Quote Originally Posted by Eldan View Post
Interestingly, in Switzerland, we saw them as two distinct, but kind of similar figures, when I was a kid. There was the guy from TV (TV was almost entirely dubbed American TV), who we knew as "The Christmas Man" (Weihnachtsmann). He has a flying sleigh, comes on Christmas and brings gifts. He lives at the north pole with a race of kobolds who build his gifts (they arent' elves. Clearly. Elves are entirely different. Elves fly. (I think my only context for elves at that point was Peter Pan, where the version of the book I had read to me translated "fairy" as "elf".)
Then there's Santa Claus (Samichlaus), who's a different, but similar figure.

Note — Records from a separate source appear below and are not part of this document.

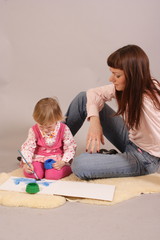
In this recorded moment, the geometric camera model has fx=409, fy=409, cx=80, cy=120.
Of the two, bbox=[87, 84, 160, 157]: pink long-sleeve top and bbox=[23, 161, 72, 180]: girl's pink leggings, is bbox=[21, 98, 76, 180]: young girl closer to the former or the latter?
bbox=[23, 161, 72, 180]: girl's pink leggings

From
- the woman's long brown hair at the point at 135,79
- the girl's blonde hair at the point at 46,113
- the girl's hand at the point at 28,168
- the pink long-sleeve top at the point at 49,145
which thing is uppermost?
the woman's long brown hair at the point at 135,79

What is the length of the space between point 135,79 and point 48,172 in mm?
663

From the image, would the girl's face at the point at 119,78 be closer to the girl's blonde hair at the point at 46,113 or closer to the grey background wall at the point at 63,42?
the girl's blonde hair at the point at 46,113

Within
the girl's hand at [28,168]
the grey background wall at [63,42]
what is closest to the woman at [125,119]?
the girl's hand at [28,168]

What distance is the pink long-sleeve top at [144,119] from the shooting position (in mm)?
1859

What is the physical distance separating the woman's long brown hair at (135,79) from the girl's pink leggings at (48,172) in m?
0.47

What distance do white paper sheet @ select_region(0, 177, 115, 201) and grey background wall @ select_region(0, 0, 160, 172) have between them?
1237mm

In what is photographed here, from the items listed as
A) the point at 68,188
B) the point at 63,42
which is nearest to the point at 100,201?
the point at 68,188

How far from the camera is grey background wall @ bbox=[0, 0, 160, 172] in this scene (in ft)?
10.6

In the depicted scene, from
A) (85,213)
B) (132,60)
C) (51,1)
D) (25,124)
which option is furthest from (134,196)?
(51,1)

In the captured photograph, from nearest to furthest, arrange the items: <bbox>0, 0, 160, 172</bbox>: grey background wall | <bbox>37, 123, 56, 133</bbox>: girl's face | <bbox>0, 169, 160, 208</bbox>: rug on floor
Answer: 1. <bbox>0, 169, 160, 208</bbox>: rug on floor
2. <bbox>37, 123, 56, 133</bbox>: girl's face
3. <bbox>0, 0, 160, 172</bbox>: grey background wall

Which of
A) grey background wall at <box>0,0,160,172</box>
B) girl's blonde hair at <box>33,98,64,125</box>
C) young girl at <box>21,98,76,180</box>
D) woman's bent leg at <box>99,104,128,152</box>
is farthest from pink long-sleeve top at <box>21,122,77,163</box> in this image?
grey background wall at <box>0,0,160,172</box>

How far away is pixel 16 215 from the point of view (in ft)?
5.62

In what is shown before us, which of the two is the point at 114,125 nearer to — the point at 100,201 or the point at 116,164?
the point at 116,164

Dresses a lot alike, at least. He lives "nearby in the forest" (We could go visit his cottage! It was really magical!). He comes to your house on December the Sixth, reads you a list of what you did well and what you did wrong this year and then hands you a small bag of sweets. He doesn't have a flying sleigh, he walks with a donkey or horse who carries his bag of gifts. He also doesn't have elves, he has a single grim servant in a black cloak who always threatens to beat up or abduct "bad" kids, but never does.

I remember it taking me years to really figure out that they were supposed to be the same guy.

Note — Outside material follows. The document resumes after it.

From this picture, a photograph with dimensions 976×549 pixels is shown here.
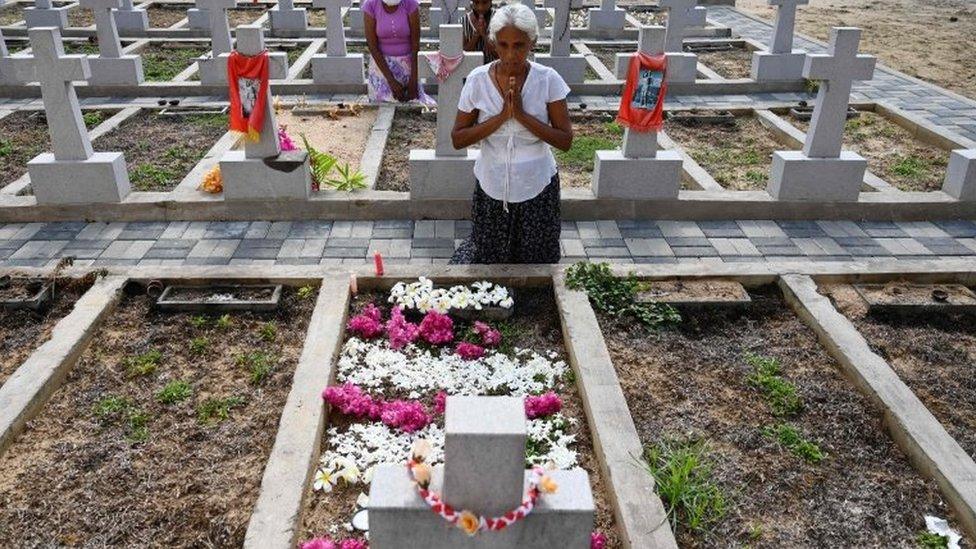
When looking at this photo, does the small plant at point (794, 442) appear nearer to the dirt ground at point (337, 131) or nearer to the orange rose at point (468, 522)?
the orange rose at point (468, 522)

Actually they are not. In Belgium and the Netherlands we also have two figures. We have 'sinderklaas' (Saint Nicholas) who comes on december 6th with presents and then you have Santa Claus on Christmas (who is a lot less prevalent here).

Actually the way I've understood it is that Santa Claus is a hybridization of figures like Saint Nicholas and Grandfather Frost and some others. When immigrants moved to the US, they took their own figures with them and in the course of time a hybrid figure emerged, which is what we now know as Santa Claus.